House prices soar again: Big surge since EU exit vote smashes economists' expectations
01-11-2017
A SURGE in house prices has defied gloomy warnings of a crash after the Brexit vote.
As much as £4,000 was added to values in December – the highest monthly rise since March as the UK housing market ended the year with a bang.
Prices jumped by 1.7 per cent between November and December, smashing economists’ expectations of a 0.3 per cent rise, according to Britain’s biggest mortgage lender.
It led one expert to describe the housing market as “bulletproof”. Remainers had predicted the June 23 vote to leave the European Union would cause prices to crash.
But values were up 6.5 per cent year-on-year in December and up 2.5 per cent over the past three months of the year.
We do not subscribe to the view that we will see price reductions in 2017
The average property value was £222,484 last month, the Halifax said. “Positive news on house prices simply will not go away,” said Russell Quirk, chief executive of eMoov.
“That is despite the efforts of some to make us accept that the market will weaken in the wake of EU referendum angst. The UK housing market is fundamentally robust – bulletproof even.
“We do not subscribe to the view that we will see price reductions in 2017. The clever money is on yet more positive news to underpin the overall economy this year.”
The good news on house prices came as the FTSE share index hit another high yesterday, closing at 7378.8.
Russ Mould, investment director at AJ Bell, said: “The FTSE 100 extended its winning streak as the clear trend of pound down, stocks up proved to be the investors’ friend once more.
Exporters, firms with overseas assets and dollar earners led the way as the market digested Theresa May’s comment that the UK could fully withdraw from the European market.”
Russell Quirk stressed just how wrong Brexit doom-mongers have been.
He said: “Record low interest rates, a demand led by an aspirational, home-owning culture and scant supply, will all ensure that property prices remain buoyant – regardless of those using falling prices as a scare tactic.”
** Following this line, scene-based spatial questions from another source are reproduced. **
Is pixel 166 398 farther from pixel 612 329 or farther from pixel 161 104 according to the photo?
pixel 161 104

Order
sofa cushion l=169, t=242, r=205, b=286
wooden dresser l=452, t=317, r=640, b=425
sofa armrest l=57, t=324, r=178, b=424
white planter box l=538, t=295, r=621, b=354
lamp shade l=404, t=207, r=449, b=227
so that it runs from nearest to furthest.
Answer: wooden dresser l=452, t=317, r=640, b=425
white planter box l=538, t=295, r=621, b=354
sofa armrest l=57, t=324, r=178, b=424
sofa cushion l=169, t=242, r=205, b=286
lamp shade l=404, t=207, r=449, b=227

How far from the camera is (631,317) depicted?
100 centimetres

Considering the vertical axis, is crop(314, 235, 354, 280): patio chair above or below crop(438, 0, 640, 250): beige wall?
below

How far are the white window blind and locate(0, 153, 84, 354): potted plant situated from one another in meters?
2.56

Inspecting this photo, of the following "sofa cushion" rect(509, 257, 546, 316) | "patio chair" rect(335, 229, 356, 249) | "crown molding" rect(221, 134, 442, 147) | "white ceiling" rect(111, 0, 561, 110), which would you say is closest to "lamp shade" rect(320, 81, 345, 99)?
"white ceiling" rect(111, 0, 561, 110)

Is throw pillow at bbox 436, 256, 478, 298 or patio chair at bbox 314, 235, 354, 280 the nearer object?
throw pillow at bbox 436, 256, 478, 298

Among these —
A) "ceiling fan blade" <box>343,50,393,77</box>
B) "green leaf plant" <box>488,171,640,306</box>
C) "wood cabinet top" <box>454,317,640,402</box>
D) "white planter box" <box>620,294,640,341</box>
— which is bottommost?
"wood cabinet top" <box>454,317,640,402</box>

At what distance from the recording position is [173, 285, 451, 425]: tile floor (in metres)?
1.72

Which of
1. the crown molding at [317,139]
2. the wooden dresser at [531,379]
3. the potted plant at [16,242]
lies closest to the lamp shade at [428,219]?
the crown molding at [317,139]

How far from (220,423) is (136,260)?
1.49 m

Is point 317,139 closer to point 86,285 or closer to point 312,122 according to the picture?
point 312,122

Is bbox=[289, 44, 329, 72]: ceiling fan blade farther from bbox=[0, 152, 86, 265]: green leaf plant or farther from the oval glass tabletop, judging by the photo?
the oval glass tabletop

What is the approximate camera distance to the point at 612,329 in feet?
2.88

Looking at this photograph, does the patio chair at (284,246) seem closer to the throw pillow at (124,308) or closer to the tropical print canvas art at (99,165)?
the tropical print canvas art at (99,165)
The view was echoed by Alex Gosling, of online estate agents HouseSimple.com. He said: “Doom-mongers predicted the UK economy would collapse after we voted to leave the EU.
"They also predicted that house prices would fall off a cliff. Neither has happened.
“On the contrary, four months of price rises confirm the market has gone into 2017 in good health.
“There is still an issue around the lack of new properties but buyers haven’t been scared by Brexit.
“And there’s no reason to believe they will be spooked when Article 50 is triggered. The housing market has proved extremely resilient.”
Mario Berti, CEO of Octopus Property, added: “People who predicted the worst for the UK property market in the wake of the EU Referendum vote have so far been proved wrong.
“Tight supply, high levels of employment and very low borrowing costs are acting as a floor under prices. Sterling weakness will also continue to attract foreign buyers, bolstering prices.
Martin Ellis, Halifax’s housing economist, warned however that the surge in values could slow down this year.
He said: “Slower economic growth, pressure on employment and a squeeze on spending power, together with affordability constraints, are expected to reduce housing demand. “Annual price growth is expected to slow – to 1 to 4 per cent.”
Homeowners in Luton, Bedfordshire, notched up the biggest percentage rise in house prices through 2016. The average value was £256,636 – 19.4 per cent higher than 2015.